## Directions for this task
Find the line in the data below that contains "phylum: Chordata". Return that line and all the lines after it, unchanged.

## Extracted entries

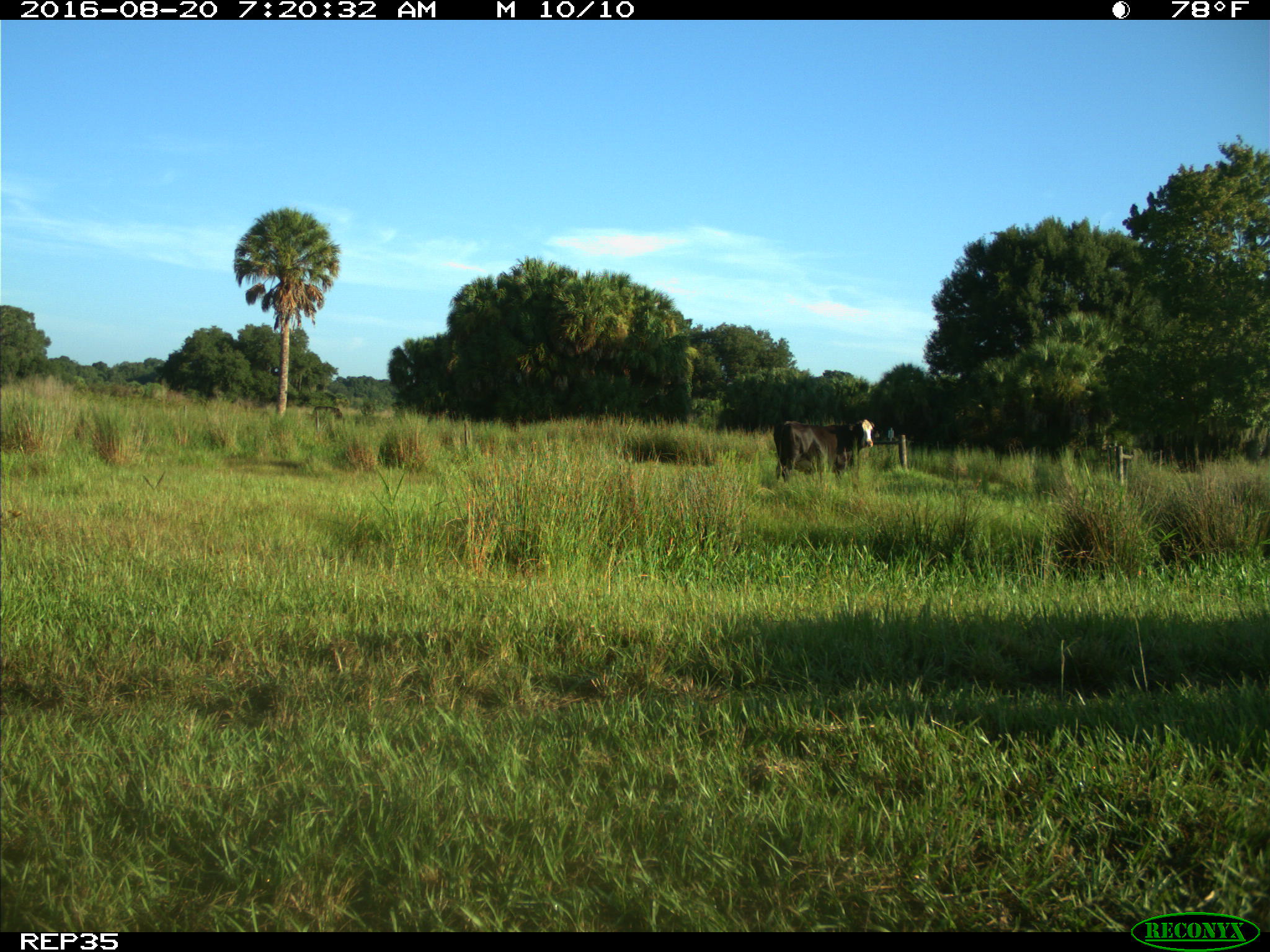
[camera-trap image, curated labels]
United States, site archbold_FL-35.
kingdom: Animalia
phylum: Chordata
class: Mammalia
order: Artiodactyla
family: Bovidae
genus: Bos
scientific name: Bos taurus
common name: domestic cow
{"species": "Bos taurus (domestic cow)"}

## Your solution
phylum: Chordata
class: Mammalia
order: Artiodactyla
family: Bovidae
genus: Bos
scientific name: Bos taurus
common name: domestic cow
{"species": "Bos taurus (domestic cow)"}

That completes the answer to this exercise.